A day after President Cristina Fernández de Kirchner sent an open letter to be published as an advert in several UK newspapers calling on David Cameron’s government to re-open negotiations over the Malvinas islands, the UK responded: “the islanders remain free to choose their own futures.”
Fernández de Kirchner sent the letter on Wednesday, which was published today in some of the UK’s biggest national newspapers, on the 180th anniversary of the day the UK took over the disputed archipelago.
The strong-worded letter addressed to Cameron and copied to UN Secretary General Ban Ki-moon said: “Argentina was forcibly stripped of the Malvinas Islands, which are situated 14,000 km from London, in a blatant exercise of 19th century colonialism.”
Today the UK’s Foreign Office responded, pulling back the focus of the issue to the rights of the islanders themselves, referring back to the UK’s response to the United Nations General Assembly at the beginning of last year.
An FCO spokesperson said: “The people of the Falklands are British and have chosen to be so.
“They remain free to choose their own futures, both politically and economically, and have a right to self-determination as enshrined in the UN Charter. This is a fundamental human right for all peoples.
“There are three parties to this debate, not just two as Argentina likes to pretend.
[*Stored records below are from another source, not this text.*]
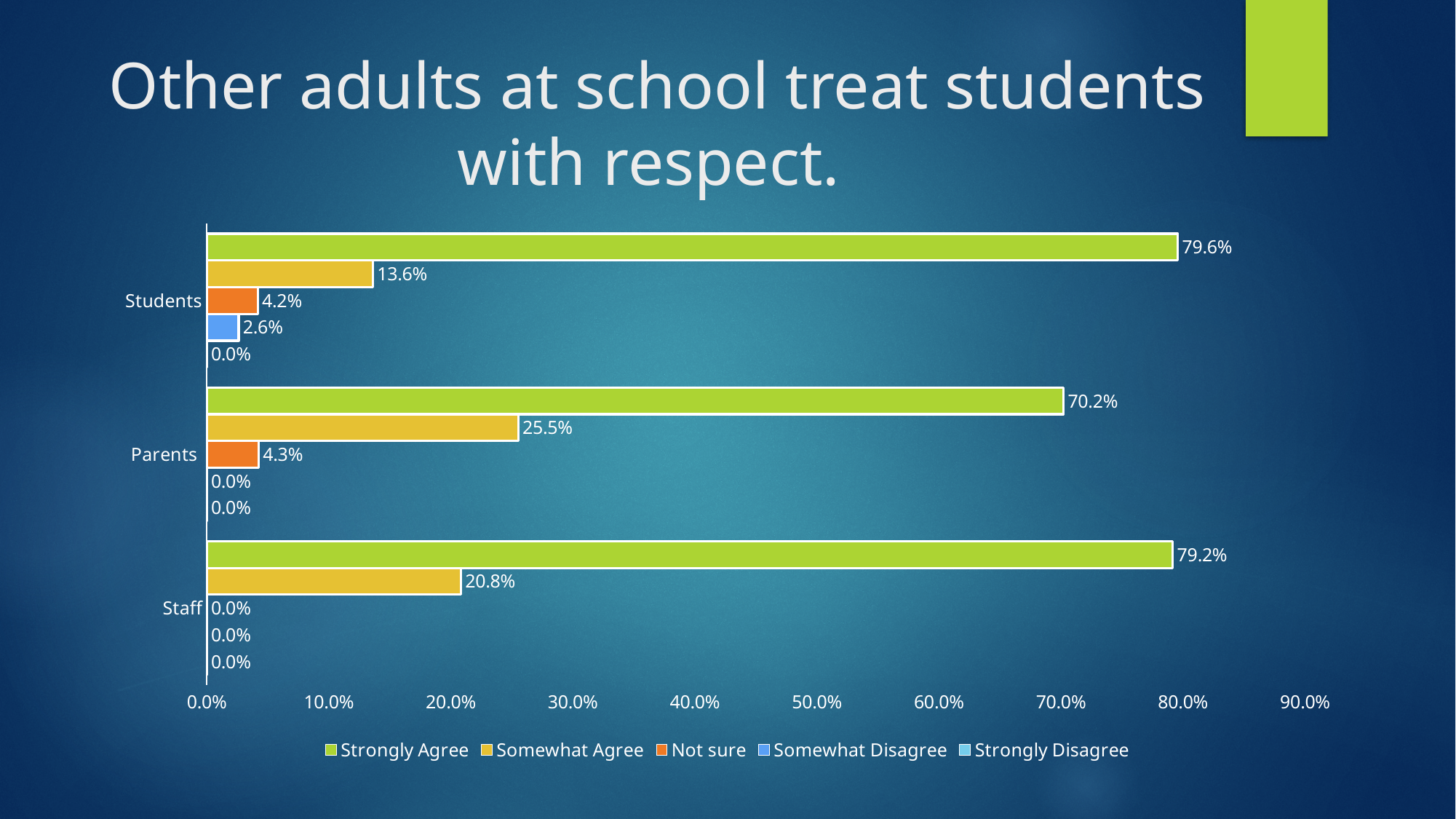
Which group has the highest Strongly Agree percentage? Students What is the Somewhat Agree value for Parents? 25.5% What is the difference between the Somewhat Agree values for Parents and Students? 11.9% What is the Somewhat Disagree value for Students? 2.6% What percentage of Students Strongly Agree that other adults at school treat students with respect? 79.6% Is the Strongly Agree value for Staff larger or smaller than the Strongly Agree value for Parents? larger What kind of chart is shown on the slide? bar chart How many groups are shown on the vertical axis? 3 What is the Somewhat Agree value for Staff? 20.8% How many series does the legend list? 5 Which group has the lowest Strongly Agree percentage? Parents What is the Not sure value for Students? 4.2%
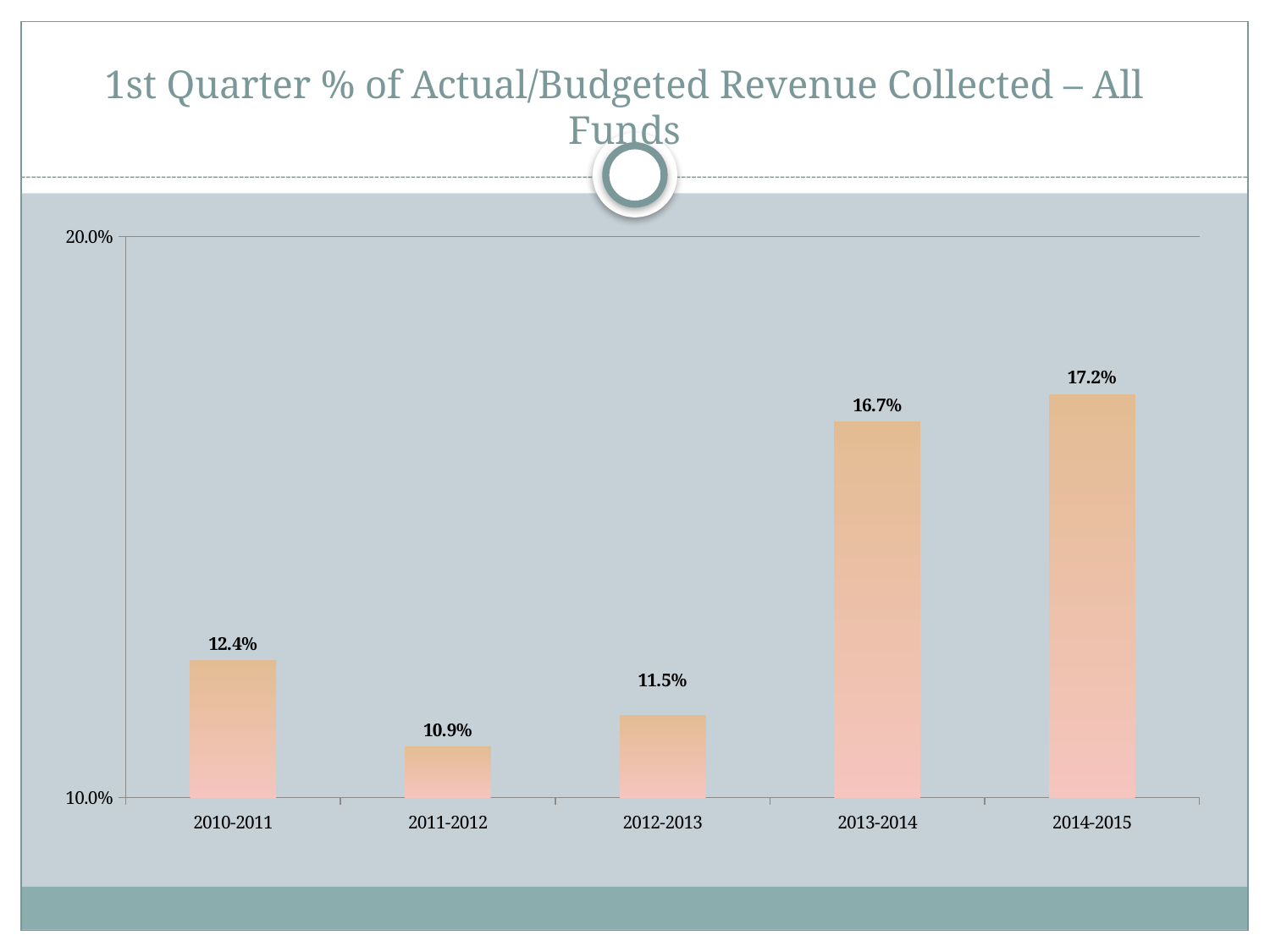
What is the value for 2013-2014? 16.7% What is the difference between the values for 2014-2015 and 2013-2014? 0.5% Which year has the lowest value? 2011-2012 What is the value for 2011-2012? 10.9% What is the title of the chart? 1st Quarter % of Actual/Budgeted Revenue Collected – All Funds How many years are shown on the chart? 5 Which year has the highest value? 2014-2015 What is the value for 2010-2011? 12.4% What kind of chart is this? bar chart Which is larger, the value for 2012-2013 or the value for 2010-2011? 2010-2011 Do the values rise or fall from 2011-2012 to 2014-2015? rise What is the difference between the values for 2010-2011 and 2011-2012? 1.5%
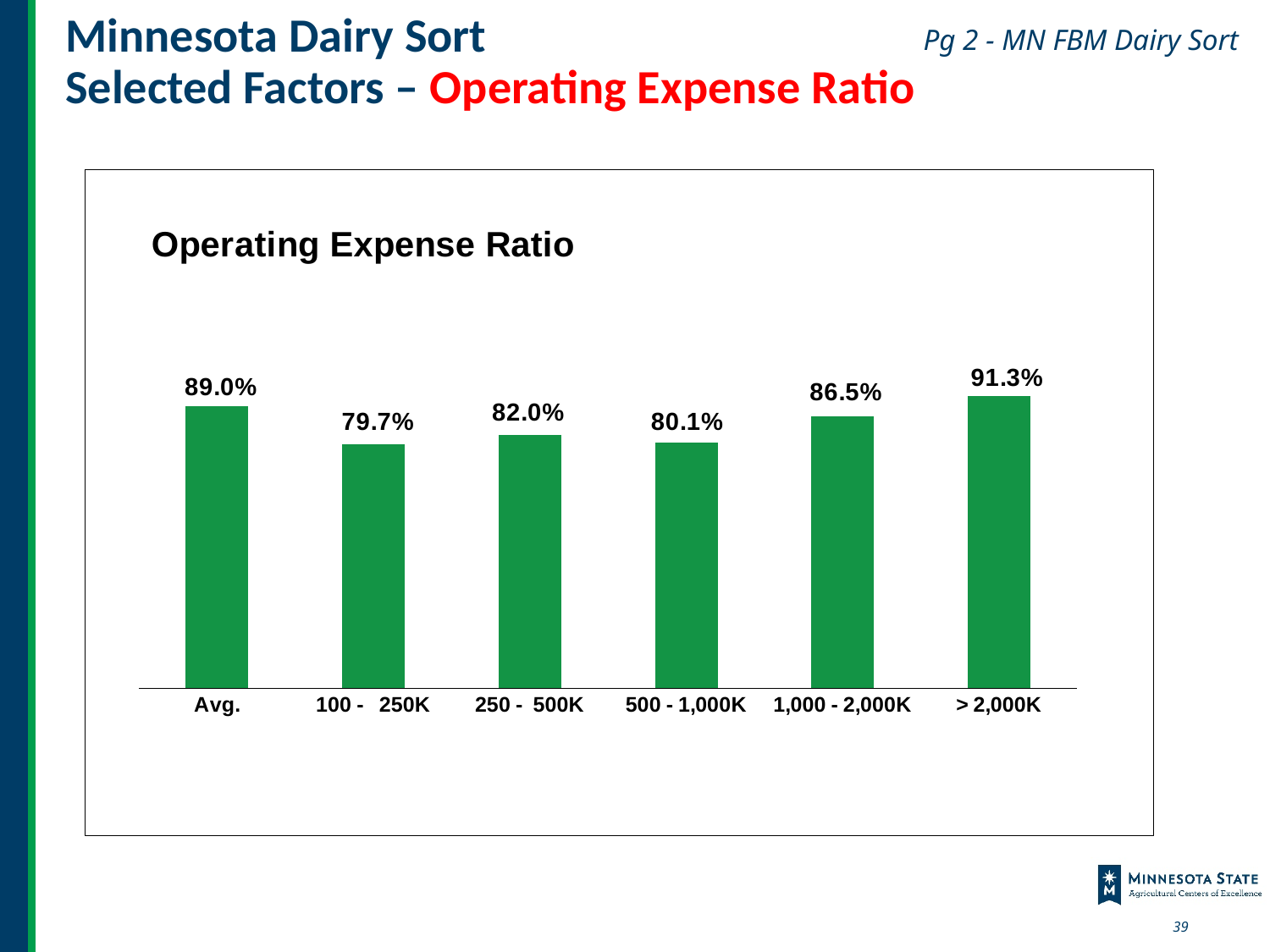
Which has a higher Operating Expense Ratio, 250 - 500K or 500 - 1,000K? 250 - 500K What is the Operating Expense Ratio for the 100 - 250K category? 79.7% What is the difference between the Operating Expense Ratio for Avg. and for 500 - 1,000K? 8.9% Which category has the lowest Operating Expense Ratio? 100 - 250K What is the difference between the Operating Expense Ratio for > 2,000K and for 100 - 250K? 11.6% How many categories are shown on the x axis of the chart? 6 What kind of chart is shown on the slide? Bar chart What is the Operating Expense Ratio for the 1,000 - 2,000K category? 86.5% What is the title of the chart? Operating Expense Ratio Which category has the highest Operating Expense Ratio? > 2,000K What is the Operating Expense Ratio for the > 2,000K category? 91.3% What is the Operating Expense Ratio for the Avg. category? 89.0%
The Islanders can’t just be written out of history.
“As such, there can be no negotiations on the sovereignty of the Falkland Islands unless and until such time as the Islanders so wish.”
As far as responses from the Malvinas islands, Dr Barry Elsby, Member of the Legislative Assembly of the Islands, told “The Daily Telegraph” on Wednesday night: “We are not a colony – our relationship with the United Kingdom is by choice.
”Unlike the Government of Argentina, the United Kingdom respects the right of our people to determine our own affairs, a right that is enshrined in the UN Charter and which is which is ignored by Argentina.”
On Wednesday night the Foreign Office said that it “strenuously denied” that Britain expelled Argentine citizens from the Falklands in 1833.